Task statement – Go to the line containing "scientific name: Rodentia" in the records below. Repeat it and the lines after it exactly, all the way to the end.
Raw data below:
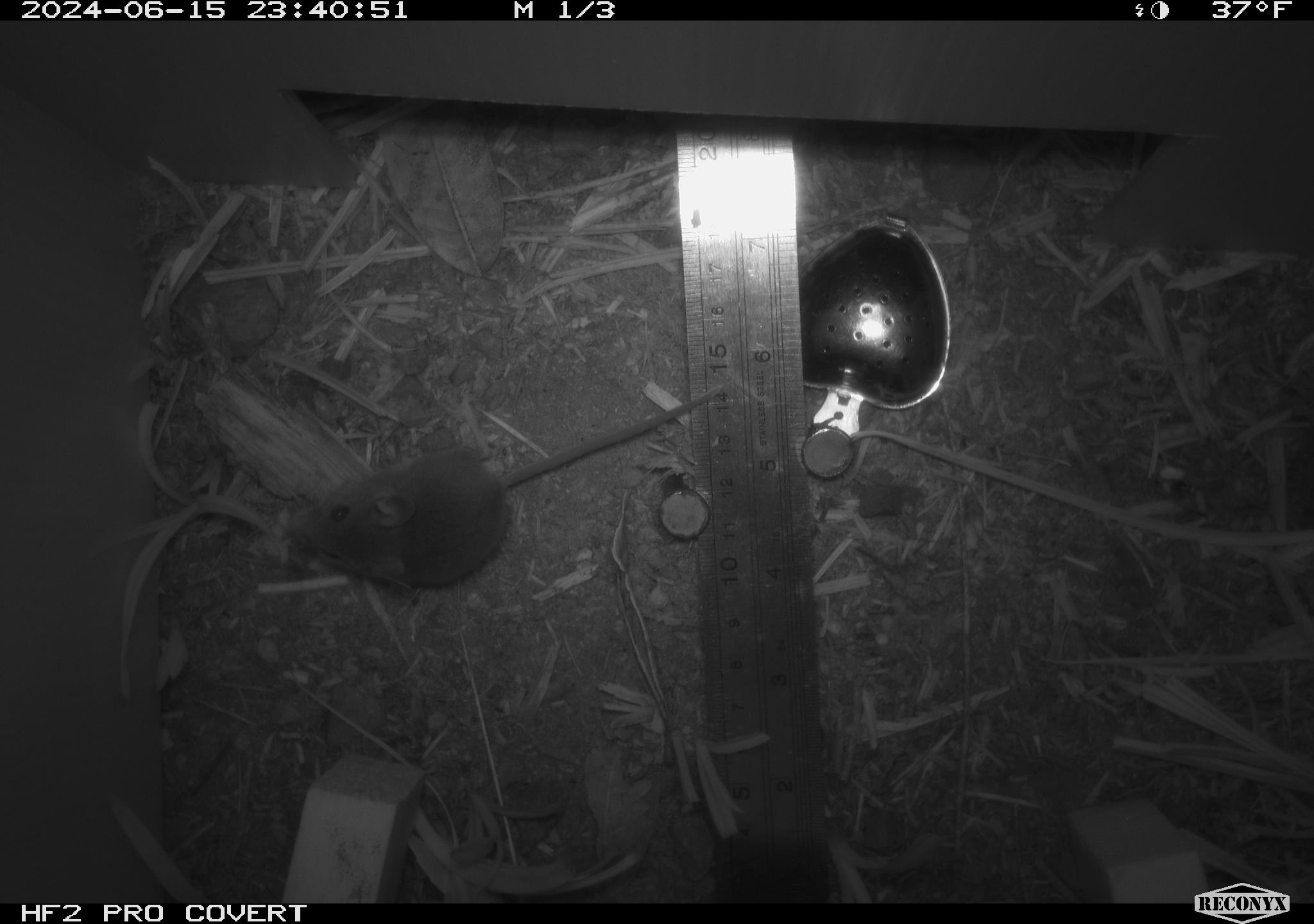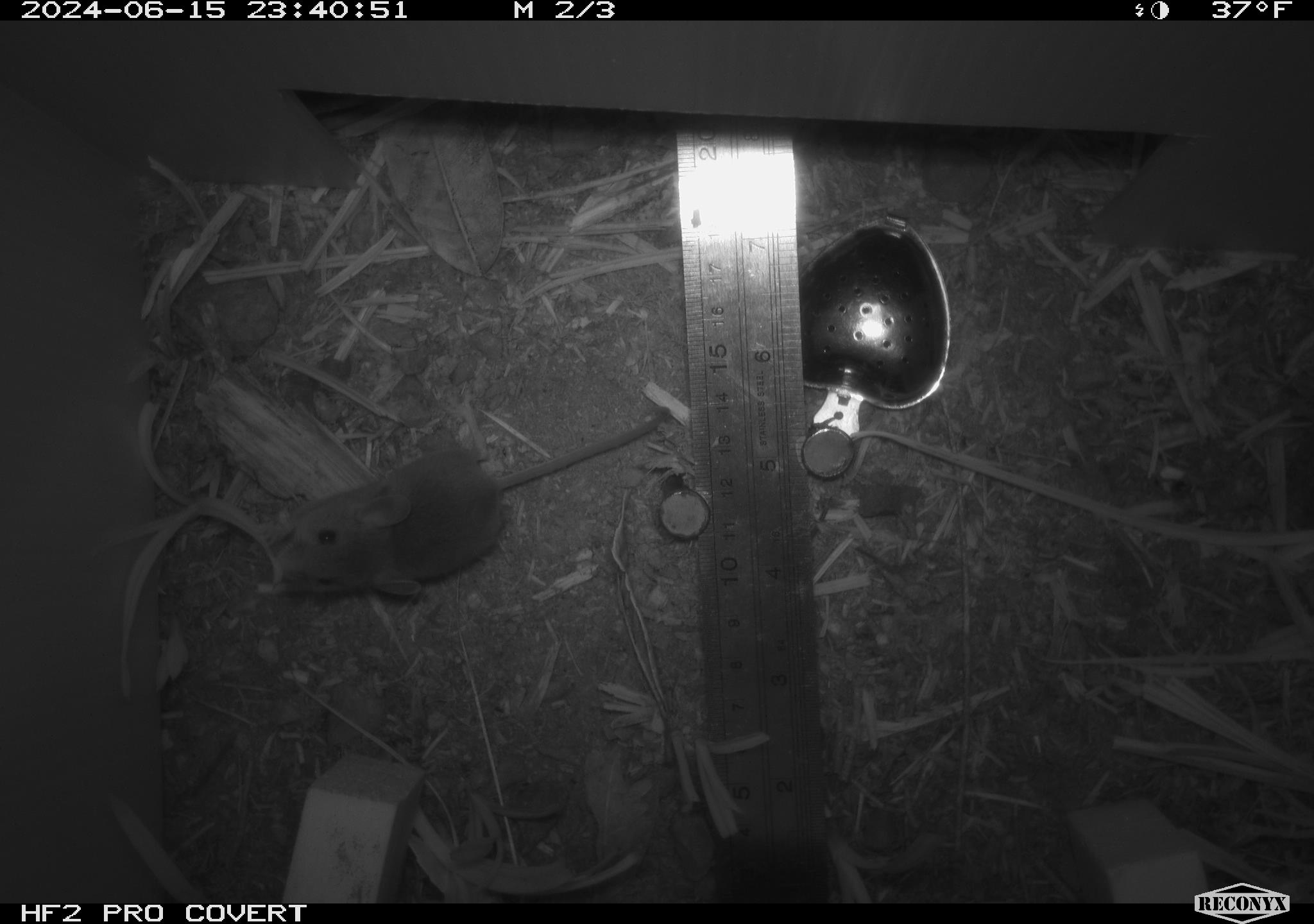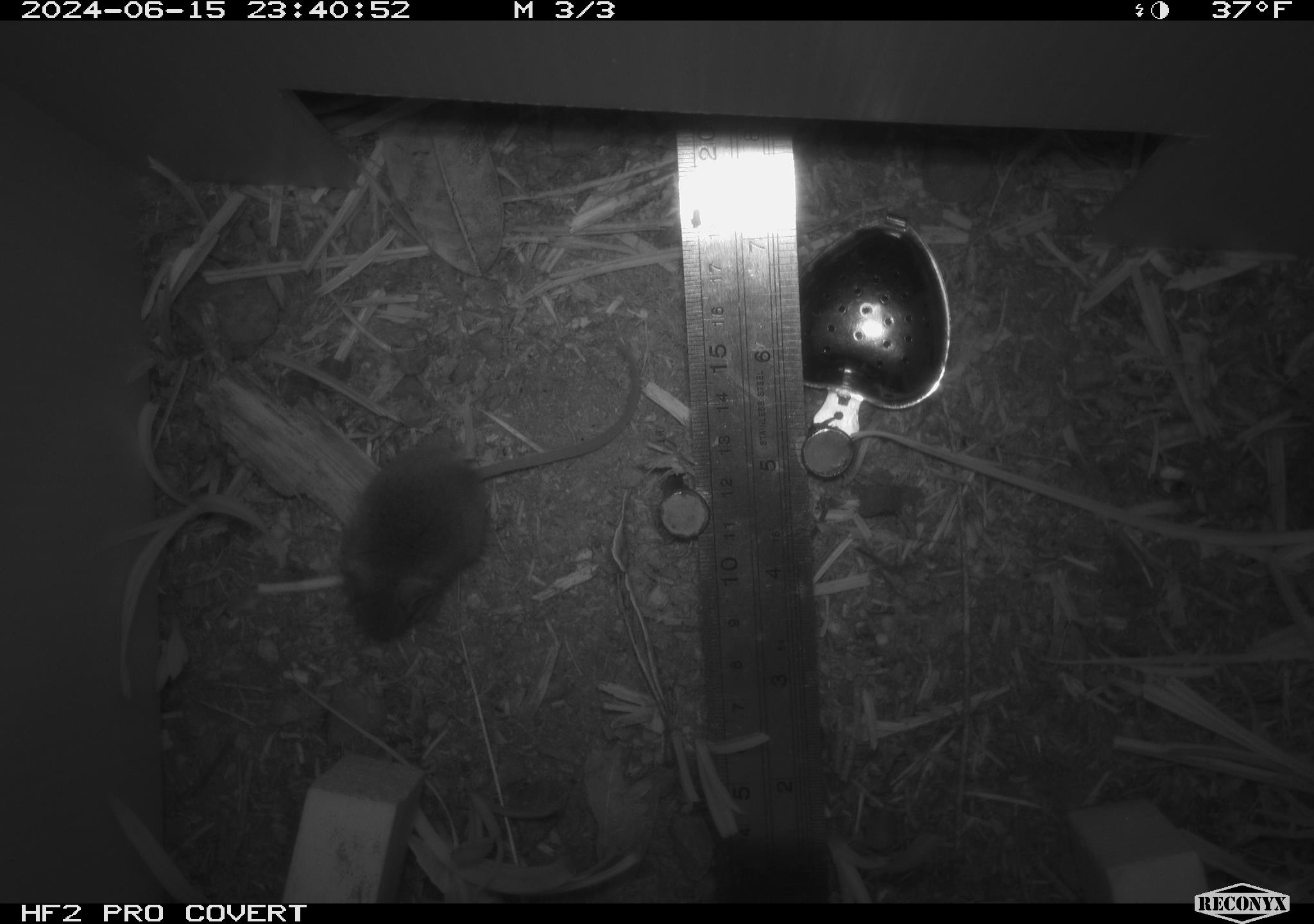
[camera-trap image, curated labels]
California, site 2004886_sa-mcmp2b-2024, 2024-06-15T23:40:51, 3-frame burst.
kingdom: Animalia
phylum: Chordata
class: Mammalia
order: Rodentia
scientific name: Rodentia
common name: mouse species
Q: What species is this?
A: Mouse species (Rodentia).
End of Raw data.
Exercise solution –
scientific name: Rodentia
common name: mouse species
Q: What species is this?
A: Mouse species (Rodentia).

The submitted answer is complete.